> Data to use

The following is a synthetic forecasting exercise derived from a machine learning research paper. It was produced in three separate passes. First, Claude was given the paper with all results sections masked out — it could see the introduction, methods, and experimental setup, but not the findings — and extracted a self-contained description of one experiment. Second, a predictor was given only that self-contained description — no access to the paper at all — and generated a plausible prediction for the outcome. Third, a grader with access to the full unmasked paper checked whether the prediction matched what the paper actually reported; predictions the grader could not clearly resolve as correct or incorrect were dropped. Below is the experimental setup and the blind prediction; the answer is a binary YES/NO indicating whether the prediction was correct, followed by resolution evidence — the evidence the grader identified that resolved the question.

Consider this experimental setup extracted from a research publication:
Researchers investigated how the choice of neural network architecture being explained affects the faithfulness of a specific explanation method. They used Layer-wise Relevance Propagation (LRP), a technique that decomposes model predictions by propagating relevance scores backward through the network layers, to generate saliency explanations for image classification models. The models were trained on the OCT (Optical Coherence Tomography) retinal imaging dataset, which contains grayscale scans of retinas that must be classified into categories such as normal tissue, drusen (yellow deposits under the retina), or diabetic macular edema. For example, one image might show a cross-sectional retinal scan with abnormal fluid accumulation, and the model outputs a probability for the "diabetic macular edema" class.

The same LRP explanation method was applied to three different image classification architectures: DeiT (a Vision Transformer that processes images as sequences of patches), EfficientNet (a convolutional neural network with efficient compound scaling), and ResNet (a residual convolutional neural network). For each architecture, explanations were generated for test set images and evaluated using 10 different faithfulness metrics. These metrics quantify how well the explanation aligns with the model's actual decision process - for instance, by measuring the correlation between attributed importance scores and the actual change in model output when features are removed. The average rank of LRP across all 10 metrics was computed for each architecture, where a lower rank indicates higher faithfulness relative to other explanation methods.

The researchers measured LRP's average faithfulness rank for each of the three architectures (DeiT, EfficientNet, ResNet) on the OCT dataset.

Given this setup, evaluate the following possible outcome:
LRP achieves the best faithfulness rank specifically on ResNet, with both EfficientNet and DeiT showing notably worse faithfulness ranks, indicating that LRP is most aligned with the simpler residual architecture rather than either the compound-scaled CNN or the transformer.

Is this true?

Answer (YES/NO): NO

> Task statement
Repeat the data precisely, reproducing every entry.

> Response to this exercise
The following is a synthetic forecasting exercise derived from a machine learning research paper. It was produced in three separate passes. First, Claude was given the paper with all results sections masked out — it could see the introduction, methods, and experimental setup, but not the findings — and extracted a self-contained description of one experiment. Second, a predictor was given only that self-contained description — no access to the paper at all — and generated a plausible prediction for the outcome. Third, a grader with access to the full unmasked paper checked whether the prediction matched what the paper actually reported; predictions the grader could not clearly resolve as correct or incorrect were dropped. Below is the experimental setup and the blind prediction; the answer is a binary YES/NO indicating whether the prediction was correct, followed by resolution evidence — the evidence the grader identified that resolved the question.

Consider this experimental setup extracted from a research publication:
Researchers investigated how the choice of neural network architecture being explained affects the faithfulness of a specific explanation method. They used Layer-wise Relevance Propagation (LRP), a technique that decomposes model predictions by propagating relevance scores backward through the network layers, to generate saliency explanations for image classification models. The models were trained on the OCT (Optical Coherence Tomography) retinal imaging dataset, which contains grayscale scans of retinas that must be classified into categories such as normal tissue, drusen (yellow deposits under the retina), or diabetic macular edema. For example, one image might show a cross-sectional retinal scan with abnormal fluid accumulation, and the model outputs a probability for the "diabetic macular edema" class.

The same LRP explanation method was applied to three different image classification architectures: DeiT (a Vision Transformer that processes images as sequences of patches), EfficientNet (a convolutional neural network with efficient compound scaling), and ResNet (a residual convolutional neural network). For each architecture, explanations were generated for test set images and evaluated using 10 different faithfulness metrics. These metrics quantify how well the explanation aligns with the model's actual decision process - for instance, by measuring the correlation between attributed importance scores and the actual change in model output when features are removed. The average rank of LRP across all 10 metrics was computed for each architecture, where a lower rank indicates higher faithfulness relative to other explanation methods.

The researchers measured LRP's average faithfulness rank for each of the three architectures (DeiT, EfficientNet, ResNet) on the OCT dataset.

Given this setup, evaluate the following possible outcome:
LRP achieves the best faithfulness rank specifically on ResNet, with both EfficientNet and DeiT showing notably worse faithfulness ranks, indicating that LRP is most aligned with the simpler residual architecture rather than either the compound-scaled CNN or the transformer.

Is this true?

Answer (YES/NO): NO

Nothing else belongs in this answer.